#### Provided material:

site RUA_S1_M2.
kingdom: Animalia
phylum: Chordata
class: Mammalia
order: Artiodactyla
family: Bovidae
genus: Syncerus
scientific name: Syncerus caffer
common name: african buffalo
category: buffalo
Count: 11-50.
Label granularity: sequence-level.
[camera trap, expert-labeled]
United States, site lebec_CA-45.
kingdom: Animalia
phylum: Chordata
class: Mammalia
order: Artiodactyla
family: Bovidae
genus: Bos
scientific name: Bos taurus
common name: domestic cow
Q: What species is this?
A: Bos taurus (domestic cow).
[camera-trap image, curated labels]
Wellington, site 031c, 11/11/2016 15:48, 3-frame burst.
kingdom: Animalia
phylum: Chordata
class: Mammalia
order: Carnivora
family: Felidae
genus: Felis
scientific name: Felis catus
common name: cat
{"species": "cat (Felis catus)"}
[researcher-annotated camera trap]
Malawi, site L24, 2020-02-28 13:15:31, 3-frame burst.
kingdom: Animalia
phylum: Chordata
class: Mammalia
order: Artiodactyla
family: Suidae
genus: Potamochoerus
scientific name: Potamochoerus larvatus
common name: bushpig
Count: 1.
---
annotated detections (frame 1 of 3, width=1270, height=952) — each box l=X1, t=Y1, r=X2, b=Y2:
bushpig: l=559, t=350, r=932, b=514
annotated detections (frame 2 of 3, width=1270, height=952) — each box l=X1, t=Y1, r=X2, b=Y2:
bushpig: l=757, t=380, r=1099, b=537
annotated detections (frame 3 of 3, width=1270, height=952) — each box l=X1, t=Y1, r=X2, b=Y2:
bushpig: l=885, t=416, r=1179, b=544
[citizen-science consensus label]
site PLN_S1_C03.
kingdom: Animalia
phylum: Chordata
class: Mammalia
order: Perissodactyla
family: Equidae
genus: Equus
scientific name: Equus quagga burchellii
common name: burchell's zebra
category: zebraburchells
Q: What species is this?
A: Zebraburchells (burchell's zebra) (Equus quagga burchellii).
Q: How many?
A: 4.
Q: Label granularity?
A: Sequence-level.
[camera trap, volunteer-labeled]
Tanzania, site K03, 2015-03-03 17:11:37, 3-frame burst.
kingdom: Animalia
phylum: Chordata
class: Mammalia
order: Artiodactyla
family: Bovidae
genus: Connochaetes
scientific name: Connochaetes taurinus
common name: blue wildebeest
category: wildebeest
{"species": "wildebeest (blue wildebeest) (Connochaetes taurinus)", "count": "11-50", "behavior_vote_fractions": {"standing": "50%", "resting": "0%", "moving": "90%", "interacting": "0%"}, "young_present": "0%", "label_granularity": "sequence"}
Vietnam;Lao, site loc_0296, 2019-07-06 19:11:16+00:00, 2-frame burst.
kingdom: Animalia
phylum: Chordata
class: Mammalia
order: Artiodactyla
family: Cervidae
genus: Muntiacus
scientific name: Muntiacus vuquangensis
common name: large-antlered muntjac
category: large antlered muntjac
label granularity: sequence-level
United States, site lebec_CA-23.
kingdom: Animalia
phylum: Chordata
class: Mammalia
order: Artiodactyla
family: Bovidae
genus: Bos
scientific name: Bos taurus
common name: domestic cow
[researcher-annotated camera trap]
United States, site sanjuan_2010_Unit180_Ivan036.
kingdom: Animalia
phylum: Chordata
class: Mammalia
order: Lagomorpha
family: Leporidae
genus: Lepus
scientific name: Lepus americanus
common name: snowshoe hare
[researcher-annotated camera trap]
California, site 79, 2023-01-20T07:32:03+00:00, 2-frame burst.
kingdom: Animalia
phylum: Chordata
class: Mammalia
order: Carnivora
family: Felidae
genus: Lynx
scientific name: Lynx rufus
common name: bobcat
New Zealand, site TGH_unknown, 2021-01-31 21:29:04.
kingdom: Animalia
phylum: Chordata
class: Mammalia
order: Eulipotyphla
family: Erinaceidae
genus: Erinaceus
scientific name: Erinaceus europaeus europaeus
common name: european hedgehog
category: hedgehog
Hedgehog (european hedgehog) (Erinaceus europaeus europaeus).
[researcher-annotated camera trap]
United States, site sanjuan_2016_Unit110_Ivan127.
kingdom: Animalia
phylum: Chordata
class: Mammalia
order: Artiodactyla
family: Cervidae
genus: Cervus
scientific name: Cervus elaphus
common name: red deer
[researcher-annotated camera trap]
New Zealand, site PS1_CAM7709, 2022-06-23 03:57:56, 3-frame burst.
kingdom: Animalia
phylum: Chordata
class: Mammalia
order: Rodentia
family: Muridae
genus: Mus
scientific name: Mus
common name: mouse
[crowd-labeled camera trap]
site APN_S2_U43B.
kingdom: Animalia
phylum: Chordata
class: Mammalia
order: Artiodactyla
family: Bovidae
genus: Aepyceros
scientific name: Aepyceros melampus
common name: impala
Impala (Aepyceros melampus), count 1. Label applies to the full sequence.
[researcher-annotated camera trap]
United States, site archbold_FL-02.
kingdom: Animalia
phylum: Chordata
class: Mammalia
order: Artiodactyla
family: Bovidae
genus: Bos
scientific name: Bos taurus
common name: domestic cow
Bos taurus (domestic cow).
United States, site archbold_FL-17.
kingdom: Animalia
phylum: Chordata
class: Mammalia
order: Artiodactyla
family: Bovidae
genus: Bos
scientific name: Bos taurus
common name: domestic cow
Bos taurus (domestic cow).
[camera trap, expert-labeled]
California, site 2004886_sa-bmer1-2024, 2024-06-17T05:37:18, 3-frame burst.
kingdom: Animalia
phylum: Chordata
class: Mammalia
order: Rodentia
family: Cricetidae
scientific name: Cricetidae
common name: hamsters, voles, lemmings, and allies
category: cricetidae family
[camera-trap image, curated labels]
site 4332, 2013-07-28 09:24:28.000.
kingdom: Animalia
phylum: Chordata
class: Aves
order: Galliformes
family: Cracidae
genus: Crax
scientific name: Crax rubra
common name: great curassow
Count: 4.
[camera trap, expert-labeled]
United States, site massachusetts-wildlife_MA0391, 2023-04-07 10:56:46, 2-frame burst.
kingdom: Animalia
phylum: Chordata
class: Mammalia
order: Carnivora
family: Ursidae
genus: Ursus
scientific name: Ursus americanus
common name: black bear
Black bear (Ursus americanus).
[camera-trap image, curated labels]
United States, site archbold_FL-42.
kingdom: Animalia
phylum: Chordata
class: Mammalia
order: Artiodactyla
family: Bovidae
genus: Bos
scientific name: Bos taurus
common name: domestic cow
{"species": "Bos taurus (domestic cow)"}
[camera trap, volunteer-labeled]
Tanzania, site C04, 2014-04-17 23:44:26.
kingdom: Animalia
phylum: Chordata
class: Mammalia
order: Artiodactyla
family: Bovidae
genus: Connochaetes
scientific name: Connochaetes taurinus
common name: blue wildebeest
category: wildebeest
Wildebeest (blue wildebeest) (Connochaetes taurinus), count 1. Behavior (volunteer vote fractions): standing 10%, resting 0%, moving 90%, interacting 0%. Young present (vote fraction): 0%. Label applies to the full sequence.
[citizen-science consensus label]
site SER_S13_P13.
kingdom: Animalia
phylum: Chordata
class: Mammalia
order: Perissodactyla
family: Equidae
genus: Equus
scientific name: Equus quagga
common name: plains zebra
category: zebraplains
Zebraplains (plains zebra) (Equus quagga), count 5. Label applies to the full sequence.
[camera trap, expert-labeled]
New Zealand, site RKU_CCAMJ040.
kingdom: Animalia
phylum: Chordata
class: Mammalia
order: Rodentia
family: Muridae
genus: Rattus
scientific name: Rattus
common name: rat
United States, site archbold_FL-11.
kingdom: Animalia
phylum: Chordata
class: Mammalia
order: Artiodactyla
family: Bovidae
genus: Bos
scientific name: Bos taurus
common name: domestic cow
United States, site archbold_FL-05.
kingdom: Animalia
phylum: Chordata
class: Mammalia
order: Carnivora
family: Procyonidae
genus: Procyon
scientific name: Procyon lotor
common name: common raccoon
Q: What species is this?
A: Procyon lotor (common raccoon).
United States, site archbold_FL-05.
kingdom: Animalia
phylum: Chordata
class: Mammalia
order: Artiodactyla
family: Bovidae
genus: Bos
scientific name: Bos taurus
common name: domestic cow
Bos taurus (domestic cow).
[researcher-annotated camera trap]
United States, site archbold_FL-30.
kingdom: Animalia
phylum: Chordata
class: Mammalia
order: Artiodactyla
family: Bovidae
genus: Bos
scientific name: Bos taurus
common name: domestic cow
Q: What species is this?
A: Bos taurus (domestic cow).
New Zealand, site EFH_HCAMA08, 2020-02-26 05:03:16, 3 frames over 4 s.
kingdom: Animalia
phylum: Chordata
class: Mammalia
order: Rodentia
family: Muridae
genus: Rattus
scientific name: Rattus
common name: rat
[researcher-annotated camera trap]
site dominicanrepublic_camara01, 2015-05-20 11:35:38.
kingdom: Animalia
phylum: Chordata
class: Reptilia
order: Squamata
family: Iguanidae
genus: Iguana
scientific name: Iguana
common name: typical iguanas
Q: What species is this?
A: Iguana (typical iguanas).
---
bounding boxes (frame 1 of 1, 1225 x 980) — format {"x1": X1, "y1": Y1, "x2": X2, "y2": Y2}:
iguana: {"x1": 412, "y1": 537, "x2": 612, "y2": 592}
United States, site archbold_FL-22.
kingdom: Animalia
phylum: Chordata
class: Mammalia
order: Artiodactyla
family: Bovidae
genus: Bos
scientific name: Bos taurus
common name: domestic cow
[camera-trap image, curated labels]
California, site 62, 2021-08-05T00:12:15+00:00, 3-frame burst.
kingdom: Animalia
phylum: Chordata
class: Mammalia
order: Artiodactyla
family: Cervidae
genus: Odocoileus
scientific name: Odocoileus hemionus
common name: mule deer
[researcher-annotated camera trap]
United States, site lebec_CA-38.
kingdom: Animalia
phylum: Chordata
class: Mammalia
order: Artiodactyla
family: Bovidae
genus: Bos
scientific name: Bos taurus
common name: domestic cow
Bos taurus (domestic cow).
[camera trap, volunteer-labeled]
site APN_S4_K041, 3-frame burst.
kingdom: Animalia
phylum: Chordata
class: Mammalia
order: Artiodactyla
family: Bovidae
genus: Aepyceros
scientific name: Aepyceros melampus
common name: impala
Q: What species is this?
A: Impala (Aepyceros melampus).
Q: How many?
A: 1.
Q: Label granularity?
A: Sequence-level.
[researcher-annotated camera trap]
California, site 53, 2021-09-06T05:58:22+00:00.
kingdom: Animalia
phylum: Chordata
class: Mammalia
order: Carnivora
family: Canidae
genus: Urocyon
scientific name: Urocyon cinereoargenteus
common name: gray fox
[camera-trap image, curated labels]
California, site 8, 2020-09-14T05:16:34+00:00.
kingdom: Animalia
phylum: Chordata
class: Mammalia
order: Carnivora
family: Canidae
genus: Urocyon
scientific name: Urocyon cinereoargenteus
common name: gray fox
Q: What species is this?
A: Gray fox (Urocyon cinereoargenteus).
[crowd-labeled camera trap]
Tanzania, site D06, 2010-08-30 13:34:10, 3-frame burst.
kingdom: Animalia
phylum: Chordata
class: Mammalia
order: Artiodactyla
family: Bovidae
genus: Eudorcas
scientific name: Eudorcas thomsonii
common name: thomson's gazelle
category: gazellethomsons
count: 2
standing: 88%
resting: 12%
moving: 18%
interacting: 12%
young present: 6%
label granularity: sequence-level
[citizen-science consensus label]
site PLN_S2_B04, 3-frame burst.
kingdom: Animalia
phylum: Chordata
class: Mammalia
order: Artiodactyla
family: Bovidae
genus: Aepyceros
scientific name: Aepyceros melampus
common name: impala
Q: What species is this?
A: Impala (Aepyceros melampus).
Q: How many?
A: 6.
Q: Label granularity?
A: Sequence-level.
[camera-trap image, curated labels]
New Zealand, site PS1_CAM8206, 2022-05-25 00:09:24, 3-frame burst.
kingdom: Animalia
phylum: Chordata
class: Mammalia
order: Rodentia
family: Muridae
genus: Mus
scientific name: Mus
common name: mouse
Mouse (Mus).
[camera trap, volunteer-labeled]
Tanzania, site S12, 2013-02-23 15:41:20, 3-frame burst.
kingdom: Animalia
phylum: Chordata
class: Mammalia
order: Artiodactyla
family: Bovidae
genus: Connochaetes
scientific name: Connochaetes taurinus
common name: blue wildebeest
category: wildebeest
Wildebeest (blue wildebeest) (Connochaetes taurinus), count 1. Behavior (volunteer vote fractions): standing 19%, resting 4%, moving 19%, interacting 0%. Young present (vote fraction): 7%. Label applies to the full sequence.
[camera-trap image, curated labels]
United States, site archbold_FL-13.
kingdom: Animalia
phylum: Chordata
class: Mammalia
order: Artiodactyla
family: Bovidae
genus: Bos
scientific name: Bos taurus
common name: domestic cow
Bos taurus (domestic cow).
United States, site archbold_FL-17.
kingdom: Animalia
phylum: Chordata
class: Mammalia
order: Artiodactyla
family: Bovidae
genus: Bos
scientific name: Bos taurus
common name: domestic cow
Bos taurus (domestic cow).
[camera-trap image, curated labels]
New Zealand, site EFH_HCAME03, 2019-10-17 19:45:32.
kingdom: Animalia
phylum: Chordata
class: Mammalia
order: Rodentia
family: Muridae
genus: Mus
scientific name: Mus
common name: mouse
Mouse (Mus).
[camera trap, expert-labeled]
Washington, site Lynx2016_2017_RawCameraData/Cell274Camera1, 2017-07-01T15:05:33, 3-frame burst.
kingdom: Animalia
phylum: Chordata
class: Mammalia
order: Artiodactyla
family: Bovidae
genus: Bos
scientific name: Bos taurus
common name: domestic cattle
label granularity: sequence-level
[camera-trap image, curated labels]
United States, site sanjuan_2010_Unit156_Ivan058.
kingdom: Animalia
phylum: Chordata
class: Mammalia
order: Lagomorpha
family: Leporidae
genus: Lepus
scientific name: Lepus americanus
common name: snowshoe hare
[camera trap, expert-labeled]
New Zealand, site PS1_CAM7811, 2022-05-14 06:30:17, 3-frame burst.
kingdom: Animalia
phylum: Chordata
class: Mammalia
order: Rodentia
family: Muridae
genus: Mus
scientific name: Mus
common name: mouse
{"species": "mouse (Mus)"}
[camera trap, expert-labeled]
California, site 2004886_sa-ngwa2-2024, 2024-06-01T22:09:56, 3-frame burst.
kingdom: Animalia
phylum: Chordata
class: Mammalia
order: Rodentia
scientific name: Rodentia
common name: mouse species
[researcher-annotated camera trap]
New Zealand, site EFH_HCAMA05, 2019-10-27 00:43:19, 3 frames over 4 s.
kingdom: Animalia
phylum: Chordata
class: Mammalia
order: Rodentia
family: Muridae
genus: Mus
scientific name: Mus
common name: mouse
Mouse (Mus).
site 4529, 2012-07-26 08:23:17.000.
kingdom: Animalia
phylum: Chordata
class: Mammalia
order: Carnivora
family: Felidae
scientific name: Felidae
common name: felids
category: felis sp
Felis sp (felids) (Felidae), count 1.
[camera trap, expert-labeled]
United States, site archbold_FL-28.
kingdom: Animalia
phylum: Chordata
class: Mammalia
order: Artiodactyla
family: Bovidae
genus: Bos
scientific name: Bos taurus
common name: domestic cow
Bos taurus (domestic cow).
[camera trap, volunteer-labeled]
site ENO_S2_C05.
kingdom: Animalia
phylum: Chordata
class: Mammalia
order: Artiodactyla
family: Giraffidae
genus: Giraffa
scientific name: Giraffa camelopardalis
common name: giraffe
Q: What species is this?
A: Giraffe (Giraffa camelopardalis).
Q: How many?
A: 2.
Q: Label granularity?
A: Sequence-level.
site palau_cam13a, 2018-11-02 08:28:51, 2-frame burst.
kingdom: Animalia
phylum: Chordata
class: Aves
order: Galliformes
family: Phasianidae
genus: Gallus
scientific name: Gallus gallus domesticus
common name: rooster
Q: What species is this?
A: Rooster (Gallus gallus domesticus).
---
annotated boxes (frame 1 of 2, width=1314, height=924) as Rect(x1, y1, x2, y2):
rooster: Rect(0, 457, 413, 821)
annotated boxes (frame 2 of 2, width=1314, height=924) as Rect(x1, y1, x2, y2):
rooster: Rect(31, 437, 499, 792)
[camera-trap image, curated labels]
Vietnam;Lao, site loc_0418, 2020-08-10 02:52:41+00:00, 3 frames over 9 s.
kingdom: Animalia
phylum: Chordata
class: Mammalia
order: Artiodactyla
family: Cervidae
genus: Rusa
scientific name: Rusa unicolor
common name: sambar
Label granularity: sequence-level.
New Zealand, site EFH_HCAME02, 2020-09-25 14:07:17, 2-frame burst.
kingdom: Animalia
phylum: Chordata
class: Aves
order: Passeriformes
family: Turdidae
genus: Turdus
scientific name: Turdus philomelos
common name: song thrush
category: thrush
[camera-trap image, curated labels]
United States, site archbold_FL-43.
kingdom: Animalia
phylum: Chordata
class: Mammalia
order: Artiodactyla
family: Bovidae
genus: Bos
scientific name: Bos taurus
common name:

#### Task item:
Return, word for word, the lines of the data above from the line with "annotated detections (frame 3" through the line with "genus: Muntiacus", inclusive.

#### Answer space:
annotated detections (frame 3 of 3, width=1270, height=952) — each box l=X1, t=Y1, r=X2, b=Y2:
bushpig: l=885, t=416, r=1179, b=544
[citizen-science consensus label]
site PLN_S1_C03.
kingdom: Animalia
phylum: Chordata
class: Mammalia
order: Perissodactyla
family: Equidae
genus: Equus
scientific name: Equus quagga burchellii
common name: burchell's zebra
category: zebraburchells
Q: What species is this?
A: Zebraburchells (burchell's zebra) (Equus quagga burchellii).
Q: How many?
A: 4.
Q: Label granularity?
A: Sequence-level.
[camera trap, volunteer-labeled]
Tanzania, site K03, 2015-03-03 17:11:37, 3-frame burst.
kingdom: Animalia
phylum: Chordata
class: Mammalia
order: Artiodactyla
family: Bovidae
genus: Connochaetes
scientific name: Connochaetes taurinus
common name: blue wildebeest
category: wildebeest
{"species": "wildebeest (blue wildebeest) (Connochaetes taurinus)", "count": "11-50", "behavior_vote_fractions": {"standing": "50%", "resting": "0%", "moving": "90%", "interacting": "0%"}, "young_present": "0%", "label_granularity": "sequence"}
Vietnam;Lao, site loc_0296, 2019-07-06 19:11:16+00:00, 2-frame burst.
kingdom: Animalia
phylum: Chordata
class: Mammalia
order: Artiodactyla
family: Cervidae
genus: Muntiacus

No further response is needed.